In other advances, the FBI is deploying a new identity management system based on Oracle's Identity Manager; it's replacing a bevy of management tools with systems management software from Hewlett-Packard and BigFix; and it's introducing Cisco NAC (Network Admission Control) in lieu of internally developed network security. Fulgham said he prefers to use commercial software where possible for its built-in integration capabilities and ease of deployment. The FBI will use SharePoint 2010 to create a social networking environment on FBINet.

Fulgham also gave a status report on Sentinel, a $425 million project to replace the agency's outdated case-management system with a new digital system that incorporates technologies from Adobe, EMC, IBM, Microsoft, and Oracle. In March, the Inspector General for the Department of Justice released a report warning that Sentinel, originally due for completion in 2009 and already behind schedule, was at risk of further delays and cost overruns.

Lockheed Martin is the primary contractor on Sentinel. In response to the Inspector General report, the FBI said it had advised Lockheed Martin to partially stop work on the project and that a new schedule for completing the four-phase project would be forthcoming. FBI director Robert Mueller, in testimony to a Congressional subcommittee last month, characterized the delays to Sentinel as minor and said he was "cautiously optimistic" that Phase 2 would be completed this summer. Mueller said he now expects Sentinel to be completed in 2011.

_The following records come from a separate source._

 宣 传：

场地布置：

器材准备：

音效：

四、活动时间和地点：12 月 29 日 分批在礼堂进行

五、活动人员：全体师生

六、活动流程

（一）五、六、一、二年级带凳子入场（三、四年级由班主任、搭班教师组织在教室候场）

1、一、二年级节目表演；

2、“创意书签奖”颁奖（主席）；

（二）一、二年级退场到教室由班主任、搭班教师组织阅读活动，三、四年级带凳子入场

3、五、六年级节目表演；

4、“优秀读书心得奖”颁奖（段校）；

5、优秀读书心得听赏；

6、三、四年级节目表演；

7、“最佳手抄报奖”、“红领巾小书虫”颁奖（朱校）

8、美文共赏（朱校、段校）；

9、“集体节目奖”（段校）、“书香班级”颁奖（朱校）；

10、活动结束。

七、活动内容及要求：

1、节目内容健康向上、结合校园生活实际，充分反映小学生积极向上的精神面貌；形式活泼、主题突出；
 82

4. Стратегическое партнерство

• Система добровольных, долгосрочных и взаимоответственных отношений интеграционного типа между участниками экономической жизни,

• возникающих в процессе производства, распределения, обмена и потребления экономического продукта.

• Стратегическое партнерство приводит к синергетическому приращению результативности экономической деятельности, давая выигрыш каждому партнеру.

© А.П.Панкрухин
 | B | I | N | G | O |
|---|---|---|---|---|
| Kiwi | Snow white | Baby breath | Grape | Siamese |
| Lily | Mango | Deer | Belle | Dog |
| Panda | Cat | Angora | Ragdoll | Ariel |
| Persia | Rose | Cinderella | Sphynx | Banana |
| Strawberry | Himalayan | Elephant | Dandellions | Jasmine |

The FBI has yet to issue a revised time line for Sentinel's next two phases, but Fulgham said the agency's Critical Incident Response Group has begun pilot testing Sentinel's current capabilities. Those capabilities automate about a third of the paperwork and processes associated with the FBI's current case-management system, Fulgham said. Over the next two weeks, Sentinel pilot testing will be extended to the FBI's field office in Richmond, Va., followed by its Tampa office.